AIM OF THE EXERCISE ->
Copy out all of the material exactly as presented.

(Spatial reasoning question data)
──────────

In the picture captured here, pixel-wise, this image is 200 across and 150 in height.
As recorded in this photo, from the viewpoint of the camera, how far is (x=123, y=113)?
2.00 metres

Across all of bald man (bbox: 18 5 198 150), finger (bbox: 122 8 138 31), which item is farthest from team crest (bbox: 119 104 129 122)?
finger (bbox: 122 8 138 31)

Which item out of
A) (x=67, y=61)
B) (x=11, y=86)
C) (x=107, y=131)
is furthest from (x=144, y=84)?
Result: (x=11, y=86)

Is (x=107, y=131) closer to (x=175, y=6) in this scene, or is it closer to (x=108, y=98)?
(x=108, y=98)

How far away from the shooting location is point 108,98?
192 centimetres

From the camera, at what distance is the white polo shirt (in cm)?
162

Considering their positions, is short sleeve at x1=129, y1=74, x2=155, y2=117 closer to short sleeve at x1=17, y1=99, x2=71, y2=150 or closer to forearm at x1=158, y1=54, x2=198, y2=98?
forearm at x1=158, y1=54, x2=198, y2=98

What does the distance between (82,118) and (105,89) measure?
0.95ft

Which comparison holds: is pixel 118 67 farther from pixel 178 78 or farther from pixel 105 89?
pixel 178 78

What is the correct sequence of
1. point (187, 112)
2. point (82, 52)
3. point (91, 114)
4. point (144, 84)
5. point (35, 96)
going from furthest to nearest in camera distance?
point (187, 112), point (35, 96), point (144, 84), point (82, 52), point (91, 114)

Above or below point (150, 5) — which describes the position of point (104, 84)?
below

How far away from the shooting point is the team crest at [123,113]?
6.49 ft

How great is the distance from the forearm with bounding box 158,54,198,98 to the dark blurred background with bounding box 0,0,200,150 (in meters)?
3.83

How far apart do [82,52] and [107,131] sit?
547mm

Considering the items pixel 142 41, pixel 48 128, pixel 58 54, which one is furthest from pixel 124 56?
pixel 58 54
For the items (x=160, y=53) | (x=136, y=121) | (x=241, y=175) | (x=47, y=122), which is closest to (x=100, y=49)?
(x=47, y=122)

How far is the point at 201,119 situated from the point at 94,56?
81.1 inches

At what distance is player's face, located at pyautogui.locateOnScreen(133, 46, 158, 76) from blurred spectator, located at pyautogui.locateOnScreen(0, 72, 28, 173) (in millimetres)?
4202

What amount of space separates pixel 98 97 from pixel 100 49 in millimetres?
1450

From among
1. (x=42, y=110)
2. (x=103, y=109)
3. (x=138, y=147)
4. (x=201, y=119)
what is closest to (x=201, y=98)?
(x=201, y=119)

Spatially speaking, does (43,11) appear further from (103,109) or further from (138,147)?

──────────

REPLY TO THE EXERCISE ->
In the picture captured here, pixel-wise, this image is 200 across and 150 in height.
As recorded in this photo, from the viewpoint of the camera, how far is (x=123, y=113)?
2.00 metres

Across all of bald man (bbox: 18 5 198 150), finger (bbox: 122 8 138 31), which item is farthest from team crest (bbox: 119 104 129 122)?
finger (bbox: 122 8 138 31)

Which item out of
A) (x=67, y=61)
B) (x=11, y=86)
C) (x=107, y=131)
is furthest from (x=144, y=84)?
Result: (x=11, y=86)

Is (x=107, y=131) closer to (x=175, y=6) in this scene, or is it closer to (x=108, y=98)?
(x=108, y=98)

How far away from the shooting location is point 108,98?
192 centimetres

From the camera, at what distance is the white polo shirt (in cm)?
162

Considering their positions, is short sleeve at x1=129, y1=74, x2=155, y2=117 closer to short sleeve at x1=17, y1=99, x2=71, y2=150 or closer to forearm at x1=158, y1=54, x2=198, y2=98?
forearm at x1=158, y1=54, x2=198, y2=98

What does the distance between (82,118) and (105,89) measure?
0.95ft

Which comparison holds: is pixel 118 67 farther from pixel 178 78 or farther from pixel 105 89?
pixel 178 78

What is the correct sequence of
1. point (187, 112)
2. point (82, 52)
3. point (91, 114)
4. point (144, 84)
5. point (35, 96)
going from furthest to nearest in camera distance?
point (187, 112), point (35, 96), point (144, 84), point (82, 52), point (91, 114)

Above or below point (150, 5) — which describes the position of point (104, 84)?
below

How far away from the shooting point is the team crest at [123,113]?
6.49 ft

How great is the distance from the forearm with bounding box 158,54,198,98 to the dark blurred background with bounding box 0,0,200,150 (in meters)?
3.83

How far apart do [82,52] and [107,131] sit?
547mm

Considering the items pixel 142 41, pixel 48 128, pixel 58 54, which one is furthest from pixel 124 56?
pixel 58 54
For the items (x=160, y=53) | (x=136, y=121) | (x=241, y=175) | (x=47, y=122), which is closest to (x=100, y=49)?
(x=47, y=122)

How far is the point at 201,119 situated from the point at 94,56?
81.1 inches

At what distance is player's face, located at pyautogui.locateOnScreen(133, 46, 158, 76) from blurred spectator, located at pyautogui.locateOnScreen(0, 72, 28, 173) (in millimetres)?
4202

What amount of space separates pixel 98 97 from pixel 100 49 in millimetres?
1450

From among
1. (x=42, y=110)
2. (x=103, y=109)
3. (x=138, y=147)
4. (x=201, y=119)
what is closest to (x=201, y=98)?
(x=201, y=119)

Spatially speaking, does (43,11) appear further from (103,109) or further from (138,147)?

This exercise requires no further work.